Il y a trois ans sortait, au cœur de la torpeur estivale, La Traversée du temps, un petit film d’animation que personne n’attendait vraiment. On y suivait le parcours d’une jeune fille qui se découvrait le pouvoir de remonter dans le temps, rencontrait l’amour et apprenait les responsabilités – en un mot : mûrissait. Sans être inoubliable, cette œuvre au propos délicat distillait un charme ténu mais tenace. C’est donc avec un intérêt certain que l’on découvre le film suivant du réalisateur Mamoru Hosoda, une déclinaison moderne des Tron et des War Games d’antan… et c’est avec une réelle tristesse que l’on se retrouve à ne pas l’aimer du tout.

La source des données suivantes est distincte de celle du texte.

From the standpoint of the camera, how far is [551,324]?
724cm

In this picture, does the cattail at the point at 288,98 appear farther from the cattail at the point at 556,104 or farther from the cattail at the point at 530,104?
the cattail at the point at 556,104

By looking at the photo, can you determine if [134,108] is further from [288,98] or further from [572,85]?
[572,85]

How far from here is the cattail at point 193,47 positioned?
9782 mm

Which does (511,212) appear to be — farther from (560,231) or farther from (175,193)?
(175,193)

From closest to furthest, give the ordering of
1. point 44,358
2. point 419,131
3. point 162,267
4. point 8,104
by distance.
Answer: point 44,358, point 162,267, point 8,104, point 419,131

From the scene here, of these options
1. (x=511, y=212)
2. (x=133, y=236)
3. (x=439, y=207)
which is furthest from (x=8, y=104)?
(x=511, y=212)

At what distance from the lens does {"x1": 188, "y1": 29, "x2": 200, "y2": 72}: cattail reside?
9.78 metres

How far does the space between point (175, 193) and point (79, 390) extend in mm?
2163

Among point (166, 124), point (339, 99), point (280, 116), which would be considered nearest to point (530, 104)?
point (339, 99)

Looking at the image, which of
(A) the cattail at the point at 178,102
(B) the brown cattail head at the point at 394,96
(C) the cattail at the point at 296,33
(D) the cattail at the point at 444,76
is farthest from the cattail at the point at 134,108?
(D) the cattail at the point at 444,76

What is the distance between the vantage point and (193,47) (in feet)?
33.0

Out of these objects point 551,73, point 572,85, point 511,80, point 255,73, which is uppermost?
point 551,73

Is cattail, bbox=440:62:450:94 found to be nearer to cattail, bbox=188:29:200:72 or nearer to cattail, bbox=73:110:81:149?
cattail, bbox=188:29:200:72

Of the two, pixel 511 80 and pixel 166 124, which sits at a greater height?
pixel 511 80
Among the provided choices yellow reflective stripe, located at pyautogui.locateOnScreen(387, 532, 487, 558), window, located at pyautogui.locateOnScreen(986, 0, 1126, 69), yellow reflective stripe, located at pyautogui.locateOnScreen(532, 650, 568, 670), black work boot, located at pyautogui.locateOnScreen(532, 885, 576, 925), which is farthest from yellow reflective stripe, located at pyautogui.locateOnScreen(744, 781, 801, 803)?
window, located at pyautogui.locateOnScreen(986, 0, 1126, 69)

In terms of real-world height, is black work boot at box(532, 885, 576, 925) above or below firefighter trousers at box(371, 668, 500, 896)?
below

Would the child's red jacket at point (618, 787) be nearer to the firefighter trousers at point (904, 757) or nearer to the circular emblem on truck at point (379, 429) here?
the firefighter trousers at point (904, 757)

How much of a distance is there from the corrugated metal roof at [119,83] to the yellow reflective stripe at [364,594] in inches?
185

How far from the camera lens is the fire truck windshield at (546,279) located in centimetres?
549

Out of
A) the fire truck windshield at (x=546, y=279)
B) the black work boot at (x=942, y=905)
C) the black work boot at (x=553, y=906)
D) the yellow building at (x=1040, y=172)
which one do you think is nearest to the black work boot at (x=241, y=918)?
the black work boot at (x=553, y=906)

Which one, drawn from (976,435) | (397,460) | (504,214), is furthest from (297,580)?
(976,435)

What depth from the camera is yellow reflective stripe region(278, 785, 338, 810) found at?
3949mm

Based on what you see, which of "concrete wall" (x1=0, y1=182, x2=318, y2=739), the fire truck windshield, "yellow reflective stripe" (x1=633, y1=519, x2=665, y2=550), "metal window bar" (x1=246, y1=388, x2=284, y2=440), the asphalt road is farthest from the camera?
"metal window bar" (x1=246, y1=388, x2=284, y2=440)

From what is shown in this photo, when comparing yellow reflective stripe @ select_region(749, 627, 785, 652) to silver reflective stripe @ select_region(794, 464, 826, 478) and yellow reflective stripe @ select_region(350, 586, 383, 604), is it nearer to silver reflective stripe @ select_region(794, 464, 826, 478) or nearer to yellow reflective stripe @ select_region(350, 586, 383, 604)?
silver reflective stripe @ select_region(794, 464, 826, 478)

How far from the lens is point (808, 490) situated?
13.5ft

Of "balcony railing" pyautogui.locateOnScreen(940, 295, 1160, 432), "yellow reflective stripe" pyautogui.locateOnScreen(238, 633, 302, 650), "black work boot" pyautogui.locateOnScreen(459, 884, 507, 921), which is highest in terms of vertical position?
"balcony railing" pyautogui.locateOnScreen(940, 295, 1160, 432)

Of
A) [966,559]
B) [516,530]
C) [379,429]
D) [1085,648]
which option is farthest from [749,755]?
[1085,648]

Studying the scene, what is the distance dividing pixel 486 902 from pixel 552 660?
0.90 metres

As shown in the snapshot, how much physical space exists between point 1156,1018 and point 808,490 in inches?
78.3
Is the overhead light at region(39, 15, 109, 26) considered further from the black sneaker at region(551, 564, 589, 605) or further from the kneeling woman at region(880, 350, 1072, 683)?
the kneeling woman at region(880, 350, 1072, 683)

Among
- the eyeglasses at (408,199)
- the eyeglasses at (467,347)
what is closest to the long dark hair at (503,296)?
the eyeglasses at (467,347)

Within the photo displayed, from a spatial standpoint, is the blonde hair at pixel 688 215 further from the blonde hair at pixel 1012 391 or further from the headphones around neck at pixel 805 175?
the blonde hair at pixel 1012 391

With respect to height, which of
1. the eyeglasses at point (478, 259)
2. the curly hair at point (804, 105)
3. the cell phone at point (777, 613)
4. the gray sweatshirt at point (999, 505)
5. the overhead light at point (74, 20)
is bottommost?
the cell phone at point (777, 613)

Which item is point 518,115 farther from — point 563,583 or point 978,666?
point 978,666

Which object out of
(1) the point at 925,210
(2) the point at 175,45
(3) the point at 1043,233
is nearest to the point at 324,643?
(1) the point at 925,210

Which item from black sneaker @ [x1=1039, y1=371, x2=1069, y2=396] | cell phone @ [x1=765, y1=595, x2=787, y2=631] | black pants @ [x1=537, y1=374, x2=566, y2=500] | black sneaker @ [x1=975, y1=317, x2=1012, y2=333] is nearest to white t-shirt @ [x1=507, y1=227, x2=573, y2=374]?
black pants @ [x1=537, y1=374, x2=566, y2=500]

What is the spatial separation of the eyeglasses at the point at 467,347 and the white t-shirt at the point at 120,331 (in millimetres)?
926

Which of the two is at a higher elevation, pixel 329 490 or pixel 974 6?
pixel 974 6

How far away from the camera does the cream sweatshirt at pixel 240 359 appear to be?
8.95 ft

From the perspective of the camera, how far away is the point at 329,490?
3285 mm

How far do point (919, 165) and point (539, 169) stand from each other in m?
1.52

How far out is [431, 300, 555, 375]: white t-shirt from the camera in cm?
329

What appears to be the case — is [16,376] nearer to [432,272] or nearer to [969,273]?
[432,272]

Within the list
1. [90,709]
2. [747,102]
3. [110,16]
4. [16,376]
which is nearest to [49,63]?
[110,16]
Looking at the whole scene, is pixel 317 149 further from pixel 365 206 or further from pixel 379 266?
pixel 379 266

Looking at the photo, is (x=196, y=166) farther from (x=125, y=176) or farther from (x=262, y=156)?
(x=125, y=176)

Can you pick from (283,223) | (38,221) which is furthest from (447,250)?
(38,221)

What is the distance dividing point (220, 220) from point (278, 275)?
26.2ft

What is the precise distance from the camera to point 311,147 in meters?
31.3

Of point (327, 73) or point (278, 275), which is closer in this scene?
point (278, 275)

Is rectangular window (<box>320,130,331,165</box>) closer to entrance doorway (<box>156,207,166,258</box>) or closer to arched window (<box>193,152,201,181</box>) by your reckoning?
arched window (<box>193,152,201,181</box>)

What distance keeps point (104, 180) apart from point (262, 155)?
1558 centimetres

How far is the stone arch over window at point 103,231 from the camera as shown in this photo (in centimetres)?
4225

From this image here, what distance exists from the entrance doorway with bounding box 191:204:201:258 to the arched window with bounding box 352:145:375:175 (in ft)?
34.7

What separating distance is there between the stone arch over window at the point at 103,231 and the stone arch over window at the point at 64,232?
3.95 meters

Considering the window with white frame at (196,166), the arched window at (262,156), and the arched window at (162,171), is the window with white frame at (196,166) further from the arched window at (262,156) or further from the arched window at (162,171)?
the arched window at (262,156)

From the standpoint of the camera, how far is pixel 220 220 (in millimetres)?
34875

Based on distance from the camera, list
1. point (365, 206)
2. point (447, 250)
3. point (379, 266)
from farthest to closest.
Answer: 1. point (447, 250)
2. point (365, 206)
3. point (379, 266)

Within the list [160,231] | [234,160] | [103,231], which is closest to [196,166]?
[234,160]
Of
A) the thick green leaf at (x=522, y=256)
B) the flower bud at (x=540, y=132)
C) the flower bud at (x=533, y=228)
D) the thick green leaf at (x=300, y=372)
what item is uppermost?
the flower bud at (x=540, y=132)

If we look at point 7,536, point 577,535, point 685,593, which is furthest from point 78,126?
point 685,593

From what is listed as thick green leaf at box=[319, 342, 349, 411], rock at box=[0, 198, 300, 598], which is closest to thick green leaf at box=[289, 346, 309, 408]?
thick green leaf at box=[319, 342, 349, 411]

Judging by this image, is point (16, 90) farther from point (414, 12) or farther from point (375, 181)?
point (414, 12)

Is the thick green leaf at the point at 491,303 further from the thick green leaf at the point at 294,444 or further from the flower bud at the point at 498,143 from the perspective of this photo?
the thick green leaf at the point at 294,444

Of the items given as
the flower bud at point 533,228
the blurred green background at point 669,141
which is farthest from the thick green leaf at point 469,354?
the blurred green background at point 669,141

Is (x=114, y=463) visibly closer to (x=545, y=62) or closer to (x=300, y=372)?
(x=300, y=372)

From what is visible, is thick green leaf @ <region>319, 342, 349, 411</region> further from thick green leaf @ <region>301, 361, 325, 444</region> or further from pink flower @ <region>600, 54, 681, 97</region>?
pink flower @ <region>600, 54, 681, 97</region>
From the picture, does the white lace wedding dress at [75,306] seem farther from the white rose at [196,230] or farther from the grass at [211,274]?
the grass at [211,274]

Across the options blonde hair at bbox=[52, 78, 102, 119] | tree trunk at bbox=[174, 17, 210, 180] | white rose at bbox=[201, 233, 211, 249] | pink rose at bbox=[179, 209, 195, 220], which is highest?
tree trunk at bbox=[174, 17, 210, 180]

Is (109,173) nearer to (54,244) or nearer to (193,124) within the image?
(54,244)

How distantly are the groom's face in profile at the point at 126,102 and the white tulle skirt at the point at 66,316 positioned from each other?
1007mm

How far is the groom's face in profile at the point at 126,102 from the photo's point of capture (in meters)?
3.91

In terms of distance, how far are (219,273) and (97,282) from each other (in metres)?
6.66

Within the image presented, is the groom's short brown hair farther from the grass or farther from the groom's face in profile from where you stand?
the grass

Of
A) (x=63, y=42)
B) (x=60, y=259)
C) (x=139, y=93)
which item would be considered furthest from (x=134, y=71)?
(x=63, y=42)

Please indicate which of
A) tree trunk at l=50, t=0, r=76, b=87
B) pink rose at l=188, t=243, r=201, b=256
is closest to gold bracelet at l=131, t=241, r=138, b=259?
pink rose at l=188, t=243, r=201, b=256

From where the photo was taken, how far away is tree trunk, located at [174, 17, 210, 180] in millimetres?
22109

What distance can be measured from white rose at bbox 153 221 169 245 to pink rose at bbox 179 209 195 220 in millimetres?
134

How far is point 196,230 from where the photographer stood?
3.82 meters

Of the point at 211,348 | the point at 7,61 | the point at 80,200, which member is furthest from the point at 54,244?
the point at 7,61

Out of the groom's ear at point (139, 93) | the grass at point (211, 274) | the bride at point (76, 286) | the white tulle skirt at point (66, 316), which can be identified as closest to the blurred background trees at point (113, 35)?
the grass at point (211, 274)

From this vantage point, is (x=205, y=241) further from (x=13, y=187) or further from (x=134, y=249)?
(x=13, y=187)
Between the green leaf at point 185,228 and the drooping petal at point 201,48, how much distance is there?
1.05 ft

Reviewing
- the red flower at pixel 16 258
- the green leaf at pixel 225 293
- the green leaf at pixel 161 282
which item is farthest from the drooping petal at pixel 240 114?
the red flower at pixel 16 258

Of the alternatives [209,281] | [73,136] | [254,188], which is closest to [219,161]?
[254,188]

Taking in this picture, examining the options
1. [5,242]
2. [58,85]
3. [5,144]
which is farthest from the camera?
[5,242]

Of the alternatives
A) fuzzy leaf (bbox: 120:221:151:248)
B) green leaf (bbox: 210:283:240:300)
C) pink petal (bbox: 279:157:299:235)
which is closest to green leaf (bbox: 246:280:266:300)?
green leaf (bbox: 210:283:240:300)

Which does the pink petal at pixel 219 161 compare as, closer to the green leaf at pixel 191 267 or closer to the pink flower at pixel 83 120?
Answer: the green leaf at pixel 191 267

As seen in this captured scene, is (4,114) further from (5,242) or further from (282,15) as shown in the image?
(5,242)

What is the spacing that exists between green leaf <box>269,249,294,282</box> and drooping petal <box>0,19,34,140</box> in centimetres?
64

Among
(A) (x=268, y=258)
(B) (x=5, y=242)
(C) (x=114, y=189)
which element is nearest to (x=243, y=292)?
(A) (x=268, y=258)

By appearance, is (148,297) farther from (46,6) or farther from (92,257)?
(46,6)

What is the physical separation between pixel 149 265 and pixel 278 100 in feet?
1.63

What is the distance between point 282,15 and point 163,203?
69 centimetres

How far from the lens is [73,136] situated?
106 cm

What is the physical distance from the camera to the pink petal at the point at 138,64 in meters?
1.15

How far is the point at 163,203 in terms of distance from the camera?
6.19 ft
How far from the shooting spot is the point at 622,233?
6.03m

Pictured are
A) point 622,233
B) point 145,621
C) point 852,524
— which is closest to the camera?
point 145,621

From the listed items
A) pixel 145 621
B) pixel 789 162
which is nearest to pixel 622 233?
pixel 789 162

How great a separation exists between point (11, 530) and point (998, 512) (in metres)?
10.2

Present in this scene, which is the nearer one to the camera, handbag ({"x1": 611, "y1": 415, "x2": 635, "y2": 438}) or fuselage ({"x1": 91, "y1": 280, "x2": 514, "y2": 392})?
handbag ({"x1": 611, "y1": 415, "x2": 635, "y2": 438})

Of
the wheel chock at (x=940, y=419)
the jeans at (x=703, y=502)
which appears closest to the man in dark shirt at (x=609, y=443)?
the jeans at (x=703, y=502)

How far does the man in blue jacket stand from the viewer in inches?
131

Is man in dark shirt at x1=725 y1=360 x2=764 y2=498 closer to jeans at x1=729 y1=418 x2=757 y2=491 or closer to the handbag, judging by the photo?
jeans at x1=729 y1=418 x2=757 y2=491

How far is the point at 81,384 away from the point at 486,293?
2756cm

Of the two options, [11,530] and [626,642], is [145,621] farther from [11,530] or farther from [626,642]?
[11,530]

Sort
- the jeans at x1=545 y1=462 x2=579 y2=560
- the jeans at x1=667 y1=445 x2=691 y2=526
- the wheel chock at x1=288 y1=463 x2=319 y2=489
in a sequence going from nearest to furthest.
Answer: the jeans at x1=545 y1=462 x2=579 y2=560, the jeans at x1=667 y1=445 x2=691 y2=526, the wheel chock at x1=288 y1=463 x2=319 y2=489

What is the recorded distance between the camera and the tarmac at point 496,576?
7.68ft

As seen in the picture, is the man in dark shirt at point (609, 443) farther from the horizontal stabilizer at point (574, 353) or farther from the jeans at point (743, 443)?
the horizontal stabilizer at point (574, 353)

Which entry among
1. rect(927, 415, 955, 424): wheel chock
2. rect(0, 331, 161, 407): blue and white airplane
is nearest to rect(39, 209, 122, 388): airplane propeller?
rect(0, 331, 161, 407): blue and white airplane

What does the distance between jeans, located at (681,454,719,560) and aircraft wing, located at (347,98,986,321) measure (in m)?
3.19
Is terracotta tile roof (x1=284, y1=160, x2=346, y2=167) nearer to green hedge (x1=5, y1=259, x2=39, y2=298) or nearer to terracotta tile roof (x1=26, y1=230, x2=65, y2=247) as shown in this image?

Dans un futur proche, le monde entier est connecté à Oz, une plate-forme multimédia qui centralise services, loisirs et même administrations et institutions. Kenji, un jeune lycéen brillant, vient passer quelques jours d’été à la campagne à la demande de sa jolie camarade Natsuki qui, à sa grande surprise, le fait passer pour son fiancé auprès de sa riche famille. Quand un programme malveillant s’attaque à Oz, plongeant dans le chaos les deux mondes – le réel, le virtuel –, Kenji et la famille de Natsuki se retrouvent au cœur de la tourmente.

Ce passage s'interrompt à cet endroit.